> [Activity]:
What you should give back is a precise copy of the lines below from the one containing "Trout Jumping" through the one containing "K18WG ★ブレスレット ダイヤモンド1.0ct", with no pictures.

> [Entries shown]:
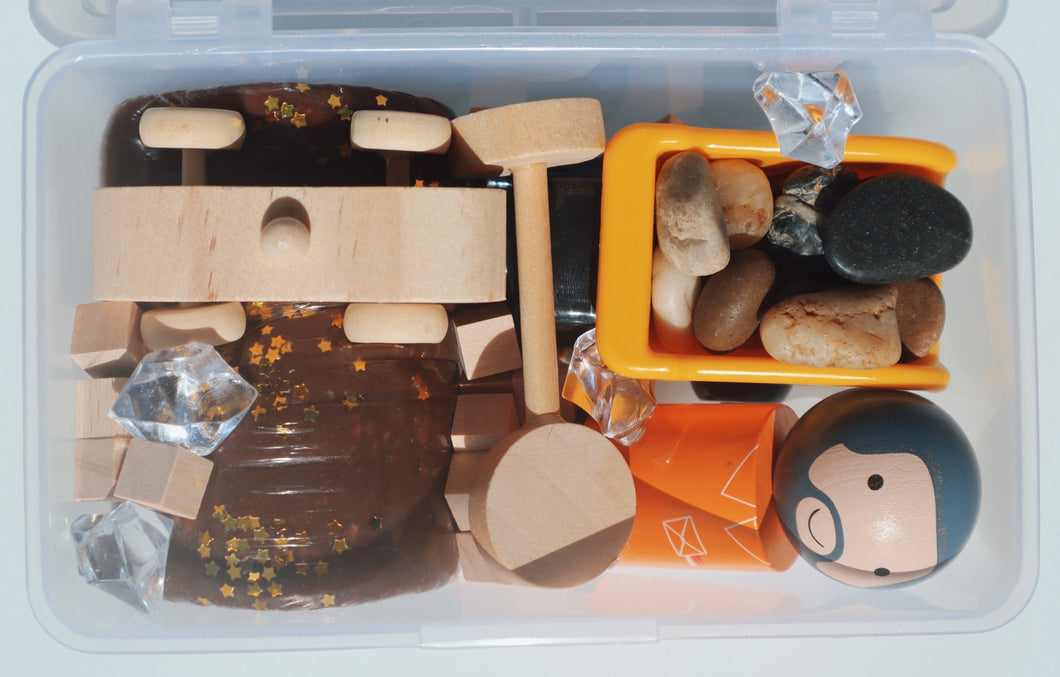 Play Dough Play Kit - Construction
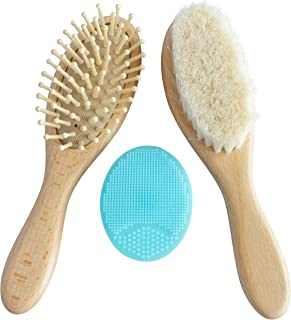 Wooden Baby Hair Brush Set with Natural Goat Hair Bristles ~ Cradle Cap Brush ~ Best Baby Shower and Registry Gift ~ Supports Charity (Brush Set)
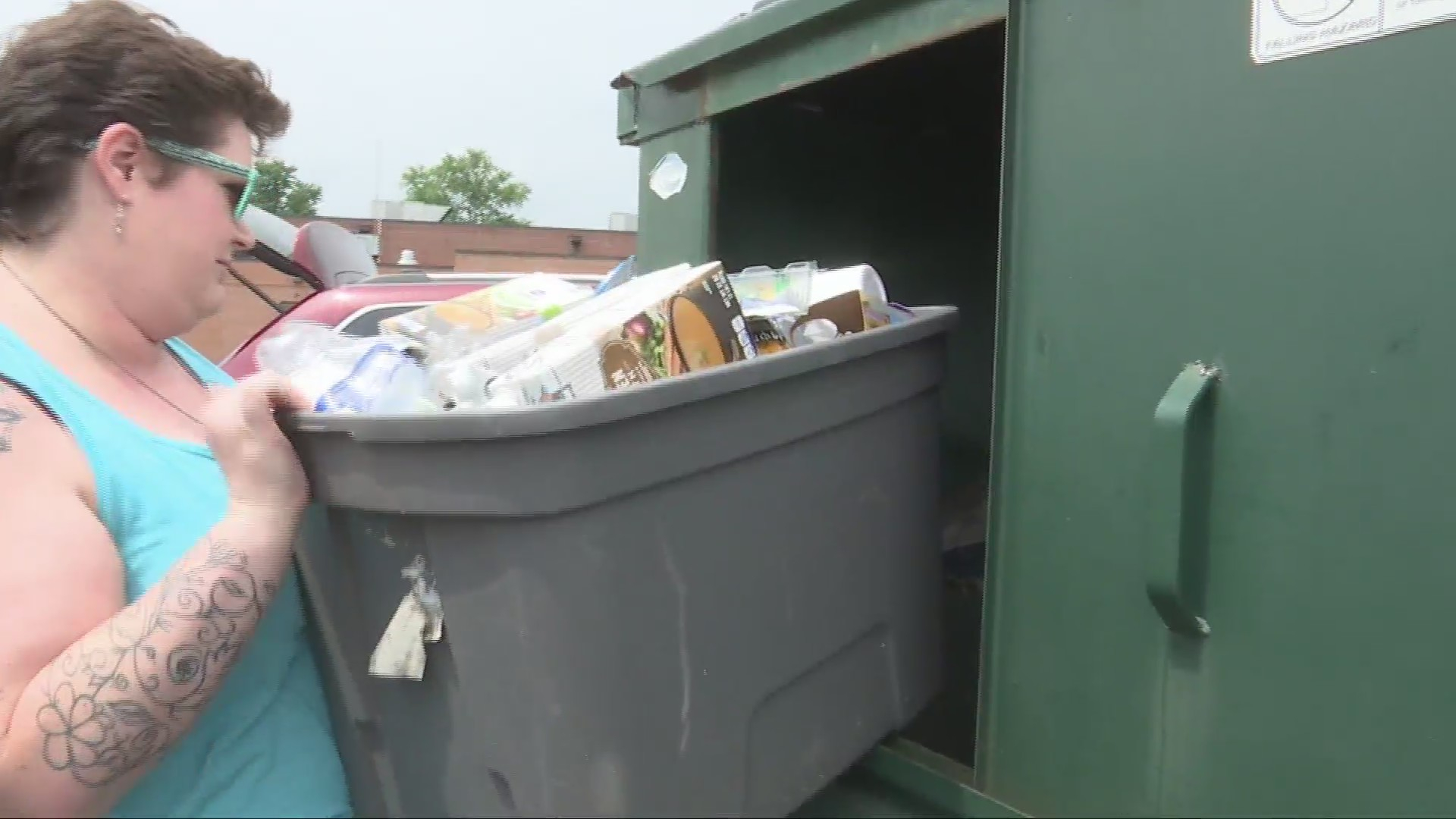 Cabell County Approves New Solid Waste Authority Funding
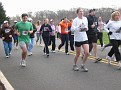 2006 Colonial Park Turkey Trot copyright thinnmann com 016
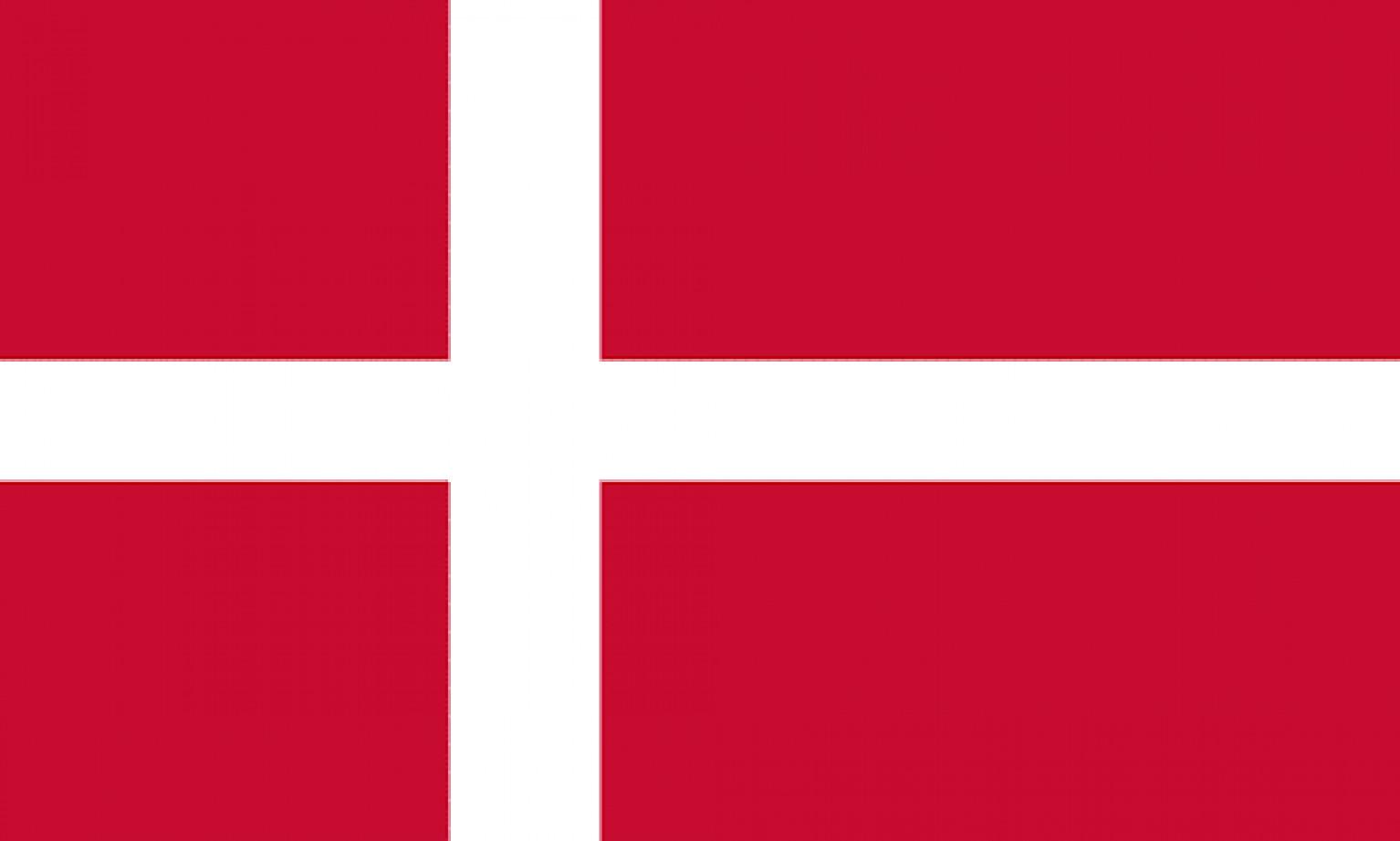 Danish Peer-to-Peer lending platforms and market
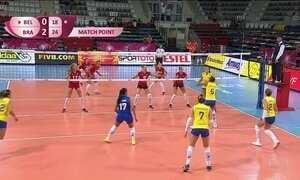 Seleção brasileira feminina de vôlei estreia com vitória no Grand Prix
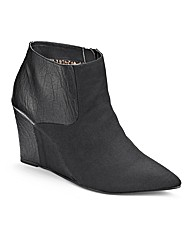 Simply Be Pointy Wedge Boots EEE Fit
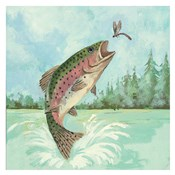 Trout Jumping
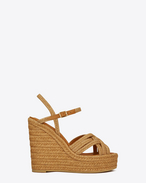 ESPADRILLE 95 Platform Sandal in Cognac Leather and Jute
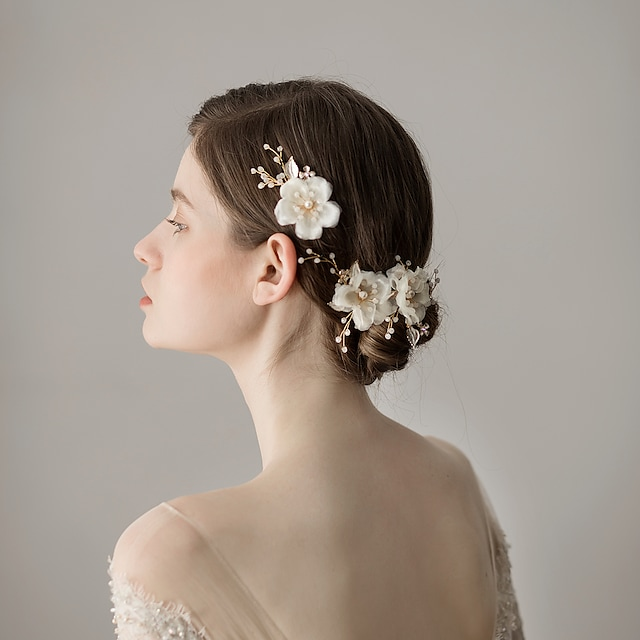 Chiffon Hair Clip with Floral One Pair × 2 Wedding / Party / Evening Headpiece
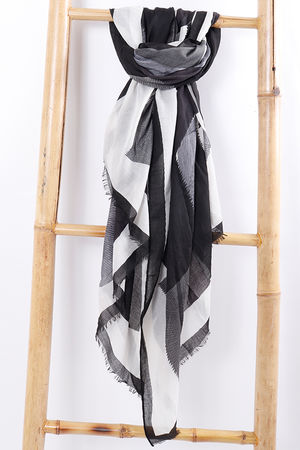 Abstract Print Scarf Black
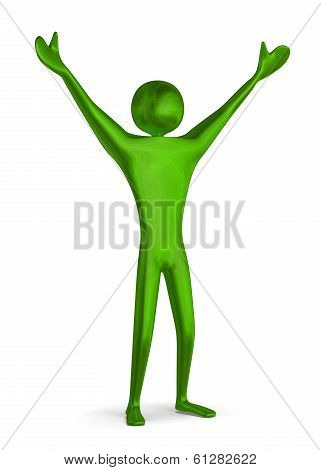 Green Triumphant 3D Man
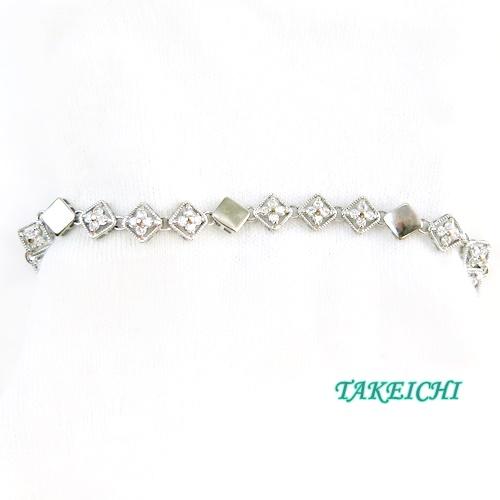 K18WG ★ブレスレット ダイヤモンド1.0ct 17.5cm【中古】/10021350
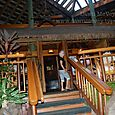 Inside Keoki's Paradise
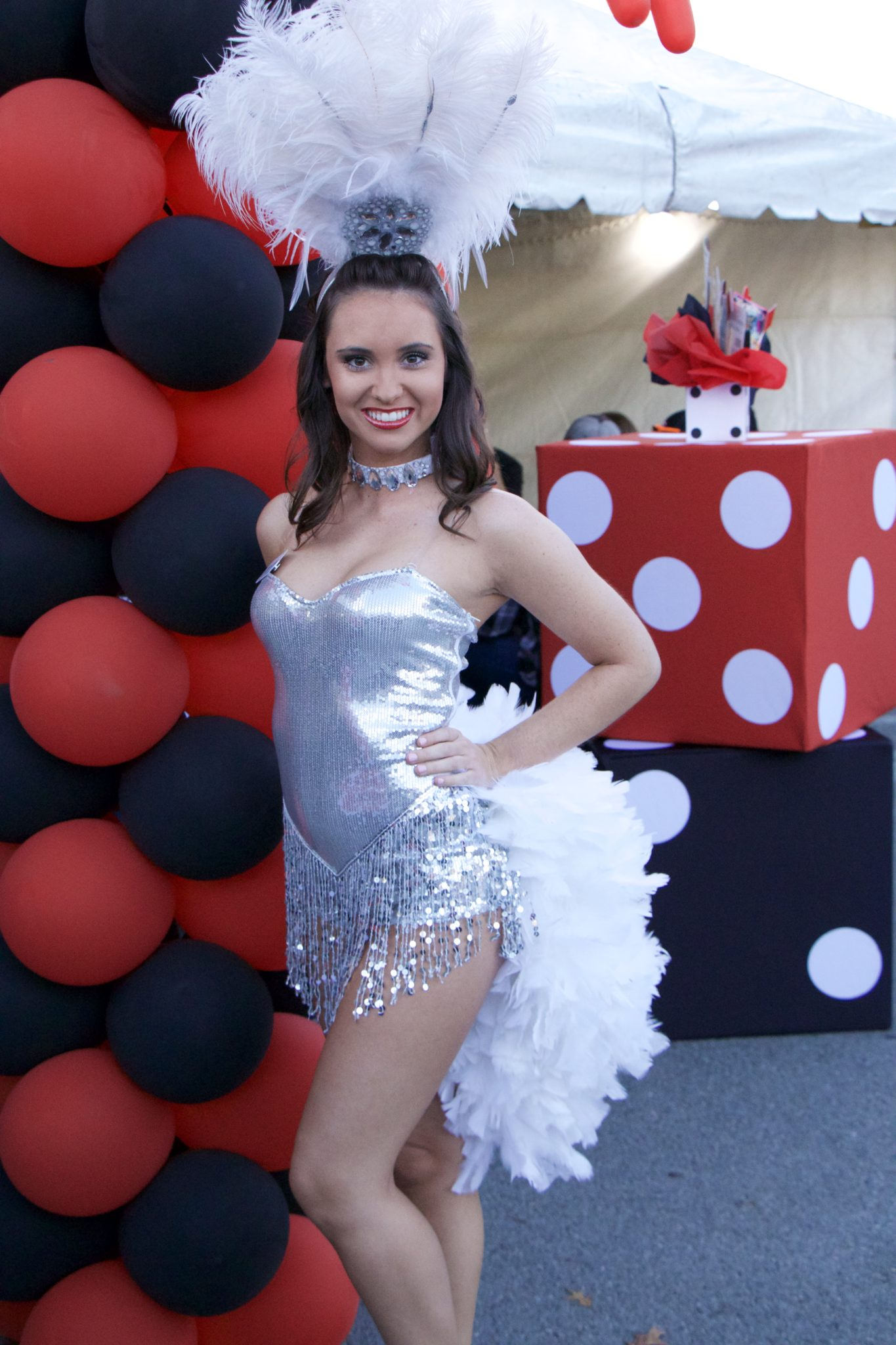show girl, casino show girl, party entertainment, entertainers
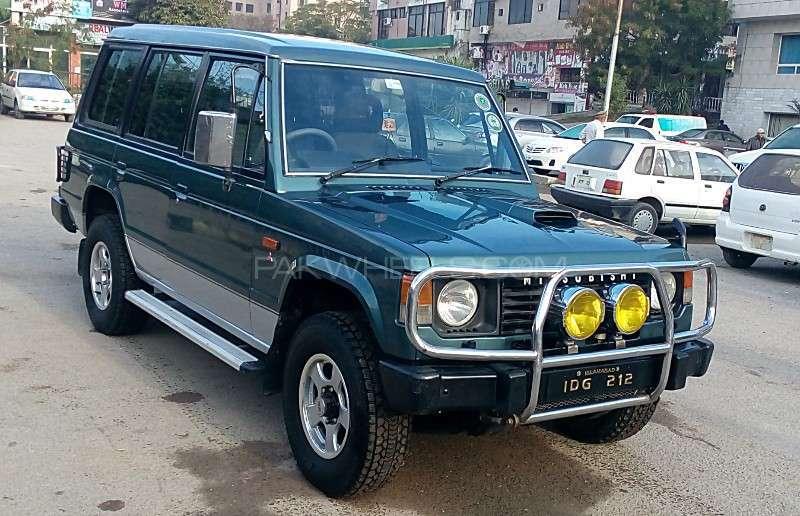 Mitsubishi Pajero 1990 Of Yasir1979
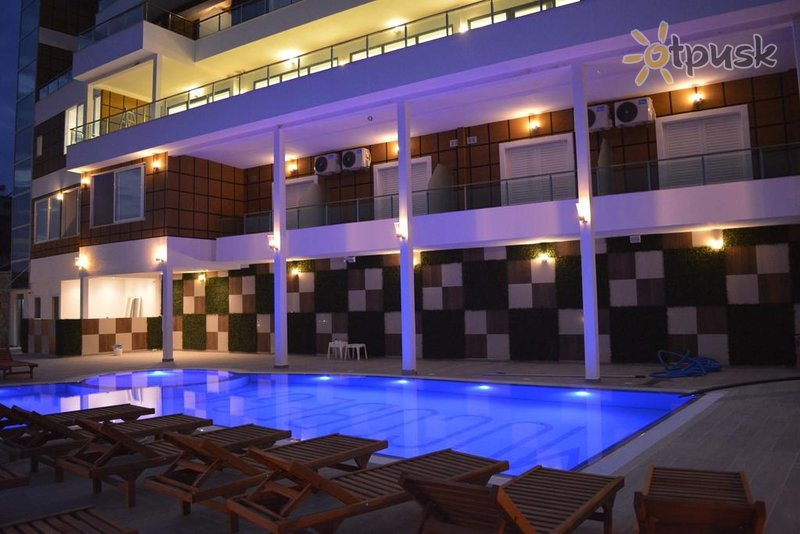 Фото отеля Mucobega Hotel 4* Саранда Албания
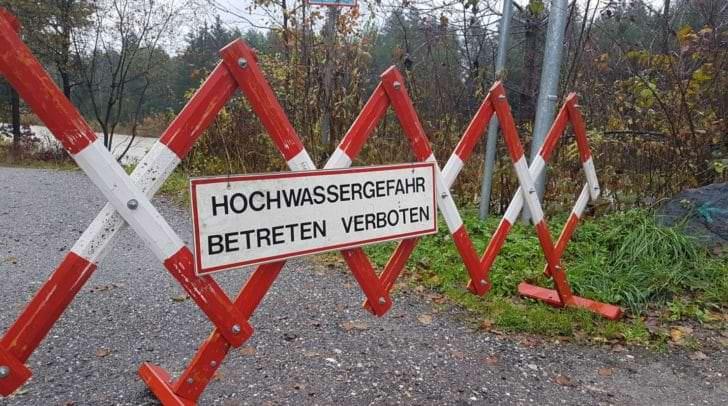 Der Glanradweg ist aktuell gesperrt, da die Glan an mehreren Stellen über die Ufer getreten ist.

> [Expected output]:
 Trout Jumping
 ESPADRILLE 95 Platform Sandal in Cognac Leather and Jute
 Chiffon Hair Clip with Floral One Pair × 2 Wedding / Party / Evening Headpiece
 Abstract Print Scarf Black
 Green Triumphant 3D Man
 K18WG ★ブレスレット ダイヤモンド1.0ct 17.5cm【中古】/10021350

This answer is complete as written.